The fact of human variation requires no elucidation; it is as real for men as for insects and trees. Indeed, some of the most significant facts of variation have been first made out in the case of the human species. The struggle for existence can be seen in everyday life. We cannot doubt its reality when scores perish annually because of their failure to withstand the extreme degrees of temperature during midwinter and midsummer; when starvation causes so many deaths, and when the incessant combat with bacterial enemies alone brings the list of casualties on the human side in our own country to more than two hundred and fifty thousand a year. As in nature at large, the more unfit are eliminated as a result of this struggle, while the more adapted succeed. In the long run, that particular applicant for a clerkship or any other work who may be the more fitted is the one who gets it. While the severity of competition may be somewhat mitigated as the result of social organization, and while our altruistic charitable institutions enable many to prolong a more or less efficient existence, the struggle for existence cannot be entirely done away with. Heredity also is a real human process, and it follows the same course as in animals at large; as in the case of variation, some of the fundamental laws of its operation have been first worked out in the case of human phenomena, and have been found subsequently to be of general application.
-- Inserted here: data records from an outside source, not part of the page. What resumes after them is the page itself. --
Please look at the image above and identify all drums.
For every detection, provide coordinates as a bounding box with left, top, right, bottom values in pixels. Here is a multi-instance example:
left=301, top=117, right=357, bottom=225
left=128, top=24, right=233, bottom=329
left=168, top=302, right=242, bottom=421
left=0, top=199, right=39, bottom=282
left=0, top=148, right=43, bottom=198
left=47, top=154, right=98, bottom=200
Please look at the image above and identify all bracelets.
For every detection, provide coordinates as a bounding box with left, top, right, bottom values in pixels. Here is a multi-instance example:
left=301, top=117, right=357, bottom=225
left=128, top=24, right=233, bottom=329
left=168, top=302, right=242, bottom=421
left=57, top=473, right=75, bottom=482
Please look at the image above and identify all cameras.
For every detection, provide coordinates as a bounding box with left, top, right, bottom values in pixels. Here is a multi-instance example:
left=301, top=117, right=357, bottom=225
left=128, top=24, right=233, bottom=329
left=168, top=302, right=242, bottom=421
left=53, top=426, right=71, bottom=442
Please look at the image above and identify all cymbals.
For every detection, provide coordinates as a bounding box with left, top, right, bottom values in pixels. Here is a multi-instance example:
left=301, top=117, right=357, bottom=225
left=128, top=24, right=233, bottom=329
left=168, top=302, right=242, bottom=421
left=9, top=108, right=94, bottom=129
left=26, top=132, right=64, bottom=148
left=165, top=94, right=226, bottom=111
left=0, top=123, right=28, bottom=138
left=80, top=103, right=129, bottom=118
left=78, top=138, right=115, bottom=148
Reverting to the specific question as to the earliest divergence of man from the apes, we can readily see how the superior development of the ape-man's brain gave him a great advantage over his nearest competitors, and how truly human ingenuity enabled the earliest men to employ weapons and crude instruments instead of brute force. Thus the gap between men and apes widened more and more, as reasoning power increased through successive generations. This is another aspect of the statement that the supreme position of man has been gained, not by superior organization in physical respects outside of the nervous system, but by the superior control of human organization by the higher organs of this system.
The unity of nature and of its processes is established more and more surely as the naturalist classifies the facts of structure, development, fossil history, and evolutionary method. Our own species is not unique; it takes its high place among other organic forms whose lives are controlled in every way by the uniform consistent laws of the world.